The purpose of this series is to present, in a form intelligible to the general reader, the fundamental sources of English history, which are today more often quoted than read and more often sought than found. During the present century there has been an immense accumulation of historical material, much of which is scattered in many volumes and in periodicals which are little known and difficult to obtain, so that only a portion of this knowledge is readily available to those who teach or who study history. Since it is vital that opinion should be formed upon the actual evidence and not upon commentaries, this series has been planned to cover the whole field of English history from Anglo-Saxon times down to 1914.
This volume is concerned mainly with the causes and consequences of the Norman Conquest. It contains a new translation of versions 'C', 'D' and 'E' of the Anglo-Saxon Chronicle in respect of the period 1042-1155, and also a representative selection from the Latin chroniclers of the period. The whole of the 'Bayeux Tapestry' is represented in plates. Anglo-Norman and Anglo-Angevin administration has been illustrated in the contemporary documents which best record its operation. Thus the financial activities of the royal government are illustrated in such texts as the 'Dialogue of the Exchequer' and the Pipe Rolls, while its judicial activities are shown, for example, in reports of early trials, in the material relating to the reforms of Henry II, and in the writings of lawyers such as 'Glanville'. A major purpose of this volume has been to display feudal society by means of its most characteristic documents.

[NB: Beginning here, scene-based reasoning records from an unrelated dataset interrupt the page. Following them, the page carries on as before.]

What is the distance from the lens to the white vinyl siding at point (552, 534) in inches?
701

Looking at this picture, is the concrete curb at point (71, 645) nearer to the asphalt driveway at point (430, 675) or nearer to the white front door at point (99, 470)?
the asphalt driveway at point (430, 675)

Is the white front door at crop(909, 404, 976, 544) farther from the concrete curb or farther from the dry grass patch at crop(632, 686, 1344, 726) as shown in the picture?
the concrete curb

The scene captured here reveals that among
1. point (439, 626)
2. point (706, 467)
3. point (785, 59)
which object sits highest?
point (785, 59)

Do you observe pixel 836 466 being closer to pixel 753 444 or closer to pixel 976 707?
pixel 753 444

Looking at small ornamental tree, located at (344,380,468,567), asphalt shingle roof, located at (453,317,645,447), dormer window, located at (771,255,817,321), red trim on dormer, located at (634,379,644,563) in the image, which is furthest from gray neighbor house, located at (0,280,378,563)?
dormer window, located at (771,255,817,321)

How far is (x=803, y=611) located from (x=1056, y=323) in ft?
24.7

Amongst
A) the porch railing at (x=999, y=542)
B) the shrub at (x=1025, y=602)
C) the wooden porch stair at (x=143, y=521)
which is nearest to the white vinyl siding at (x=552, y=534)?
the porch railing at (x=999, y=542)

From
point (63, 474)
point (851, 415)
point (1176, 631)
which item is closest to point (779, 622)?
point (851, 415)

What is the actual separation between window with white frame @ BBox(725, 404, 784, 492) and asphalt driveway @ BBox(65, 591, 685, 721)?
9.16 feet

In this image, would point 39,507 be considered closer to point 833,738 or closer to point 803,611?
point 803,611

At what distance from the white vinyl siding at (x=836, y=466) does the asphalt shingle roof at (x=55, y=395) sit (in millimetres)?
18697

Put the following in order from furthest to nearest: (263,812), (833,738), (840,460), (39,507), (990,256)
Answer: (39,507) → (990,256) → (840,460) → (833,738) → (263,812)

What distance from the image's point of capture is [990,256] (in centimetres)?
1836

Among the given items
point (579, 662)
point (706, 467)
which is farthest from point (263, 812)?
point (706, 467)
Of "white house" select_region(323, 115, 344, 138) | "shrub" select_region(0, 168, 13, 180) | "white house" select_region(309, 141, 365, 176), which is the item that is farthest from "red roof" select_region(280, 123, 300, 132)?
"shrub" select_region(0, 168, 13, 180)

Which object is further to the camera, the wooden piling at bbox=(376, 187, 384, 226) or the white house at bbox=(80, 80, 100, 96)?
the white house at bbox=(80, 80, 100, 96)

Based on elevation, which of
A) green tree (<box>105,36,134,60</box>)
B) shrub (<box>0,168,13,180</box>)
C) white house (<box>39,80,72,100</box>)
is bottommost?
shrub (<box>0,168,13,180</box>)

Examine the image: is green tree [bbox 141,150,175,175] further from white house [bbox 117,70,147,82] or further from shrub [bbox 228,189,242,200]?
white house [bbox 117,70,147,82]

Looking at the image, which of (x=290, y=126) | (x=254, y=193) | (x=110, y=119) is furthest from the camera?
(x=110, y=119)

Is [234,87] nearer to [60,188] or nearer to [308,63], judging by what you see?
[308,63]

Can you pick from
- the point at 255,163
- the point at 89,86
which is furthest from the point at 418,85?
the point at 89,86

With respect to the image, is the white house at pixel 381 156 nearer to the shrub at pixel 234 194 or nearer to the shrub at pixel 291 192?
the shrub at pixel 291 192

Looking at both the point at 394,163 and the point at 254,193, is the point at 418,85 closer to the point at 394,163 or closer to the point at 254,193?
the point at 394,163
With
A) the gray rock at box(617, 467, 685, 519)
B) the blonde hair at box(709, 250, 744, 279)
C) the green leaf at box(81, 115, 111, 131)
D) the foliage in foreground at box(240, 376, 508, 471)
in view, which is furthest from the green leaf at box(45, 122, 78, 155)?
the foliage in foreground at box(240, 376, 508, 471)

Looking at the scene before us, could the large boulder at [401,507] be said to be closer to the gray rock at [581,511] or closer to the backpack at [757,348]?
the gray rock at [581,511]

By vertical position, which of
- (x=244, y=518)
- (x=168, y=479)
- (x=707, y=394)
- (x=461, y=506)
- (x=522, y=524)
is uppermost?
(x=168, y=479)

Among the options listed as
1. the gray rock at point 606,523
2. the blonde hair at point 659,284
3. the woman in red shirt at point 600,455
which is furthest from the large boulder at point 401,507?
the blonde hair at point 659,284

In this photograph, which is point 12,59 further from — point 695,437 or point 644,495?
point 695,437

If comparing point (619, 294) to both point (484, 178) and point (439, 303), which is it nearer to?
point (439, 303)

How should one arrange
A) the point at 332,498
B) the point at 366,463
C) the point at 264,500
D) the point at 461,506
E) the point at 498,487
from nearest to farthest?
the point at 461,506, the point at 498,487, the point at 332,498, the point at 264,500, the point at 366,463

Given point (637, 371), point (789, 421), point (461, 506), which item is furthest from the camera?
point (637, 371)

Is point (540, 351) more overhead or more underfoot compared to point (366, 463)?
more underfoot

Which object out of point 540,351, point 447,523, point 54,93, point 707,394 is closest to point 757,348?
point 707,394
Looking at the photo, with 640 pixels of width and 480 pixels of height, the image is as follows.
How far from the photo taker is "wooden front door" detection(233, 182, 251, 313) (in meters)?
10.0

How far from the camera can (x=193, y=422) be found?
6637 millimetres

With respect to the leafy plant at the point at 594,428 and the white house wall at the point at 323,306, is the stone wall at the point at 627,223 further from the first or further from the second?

For this reason, a large and representative collection of feudal charters has been made from many diverse sources, and such texts as cartae of 1166 have also been utilised in this connection. The ecclesiastical history of this period has been illustrated particularly in relation to the changes in the Church in England consequent upon the Norman Conquest, and in respect of the changing relations between Church and State at this time. Thus , the careers of Lanfranc and Anselm are displayed, and the quarrel between Henry II and Beckett is extensively documented. A special section of this volume is devoted to Domesday Book and its correlatives; and manorial and town documents have been added.